### Tarea 1
¿Podrías reescribir el fragmento sobre el Aconcagua empezando en las palabras "A los 80 años, el" y terminando después de "ni se canjeaban.", con "fascinante" en lugar de "cautivante"?

### Extracto del documento
* * * * *

A los 80 años, el suboficial retirado, de ojos claros y mirada fija, escrutadora, acompaña su relato con gestos marcados (que delatan, por supuesto, al militar de carrera). Una sonrisa gardeliana y la picardía porteña de muchas de sus anécdotas hacen su narración cautivante. Dejemos entonces que su propio relato nos transporte a aquellos ya lejanos tiempos de fanatismos exagerados pero, también, de ideales que no se claudicaban ni se canjeaban.
«La idea surgió así -cuenta-. Estaba yo en uno de esos días perdidos en la residencia (el palacio Unzué) y se me vino a la cabeza la idea de que podíamos hacerle un merecido homenaje a Perón y a su fallecida esposa, Eva, colocando en la cumbre del Aconcagua sus bustos. Debía viajar a Mendoza para organizar la partida, así que tuve que hablar con el general Perón para pedirle que me permitiera ausentarme de la residencia presidencial por tres o cuatro días para encontrarme con mis camaradas en ese destino. Esta charla tuvo lugar en presencia de Atilio Renzi, que era el intendente de la residencia, y de otro suboficial mayor. El general me permitió que viajara en avión a Mendoza, donde pude, sobre todo, conversar con el suboficial principal Felipe Aparicio (el responsable de la colocación de los refugios en el cerro Aconcagua) sobre las posibilidades y necesidades de la expedición. En seguida, Aparicio estuvo de acuerdo en realizarla si yo me encargaba de conseguir los medios en Buenos Aires».
«Vea mi general, los muchachos ya lo decidieron…»
De regreso a la residencia presidencial, López conversó nuevamente con el general Perón y le terminó por confesar la causa de tanto misterio. «Mi general -le dije-, el viaje a la ciudad de Mendoza fue para encontrarme en Uspallata con camaradas suboficiales, porque vamos a organizar una expedición al Aconcagua para rendirle un homenaje a usted y a la señora Evita, colocando sus bustos en la cumbre del cerro. ‘¿Ustedes están locos? -dijo Perón- ¿Cómo se van a exponer a eso? Es una locura’. Vea mi general -recalqué-, los muchachos ya lo decidieron y lo vamos a hacer. ‘Bueno -concluyó Perón-, es cosa suya, pero considero que es una locura'».

* * * * *

### Datos del ejercicio

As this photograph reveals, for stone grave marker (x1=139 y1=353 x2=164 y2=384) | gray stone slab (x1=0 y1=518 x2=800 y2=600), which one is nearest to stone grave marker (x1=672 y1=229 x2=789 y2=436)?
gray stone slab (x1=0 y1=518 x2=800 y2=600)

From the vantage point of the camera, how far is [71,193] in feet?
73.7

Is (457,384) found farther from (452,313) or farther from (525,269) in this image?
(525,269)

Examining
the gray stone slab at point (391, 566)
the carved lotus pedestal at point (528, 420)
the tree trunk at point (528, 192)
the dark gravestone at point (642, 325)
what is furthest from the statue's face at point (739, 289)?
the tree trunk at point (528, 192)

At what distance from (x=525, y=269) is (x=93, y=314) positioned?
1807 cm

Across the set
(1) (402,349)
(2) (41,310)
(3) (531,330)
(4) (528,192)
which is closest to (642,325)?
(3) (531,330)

* * * * *

### Tarea 2
¿Puedes convertir en una tabla Markdown solo las líneas de las filas que empiezan en la que contiene "At what distance" y acaban al final de las filas, ambas incluidas y sin las líneas en blanco? Usa una columna N.º con su número de orden y otra columna Línea con su texto.

### Respuesta completa 1
A los 80 años, el suboficial retirado, de ojos claros y mirada fija, escrutadora, acompaña su relato con gestos marcados (que delatan, por supuesto, al militar de carrera). Una sonrisa gardeliana y la picardía porteña de muchas de sus anécdotas hacen su narración fascinante. Dejemos entonces que su propio relato nos transporte a aquellos ya lejanos tiempos de fanatismos exagerados pero, también, de ideales que no se claudicaban ni se canjeaban.

### Respuesta completa 2
| N.º | Línea |
|---|---|
| 1 | At what distance from (x=525, y=269) is (x=93, y=314) positioned? |
| 2 | 1807 cm |
| 3 | Across the set |
| 4 | (1) (402,349) |
| 5 | (2) (41,310) |
| 6 | (3) (531,330) |
| 7 | (4) (528,192) |
| 8 | which is closest to (642,325)? |
| 9 | (3) (531,330) |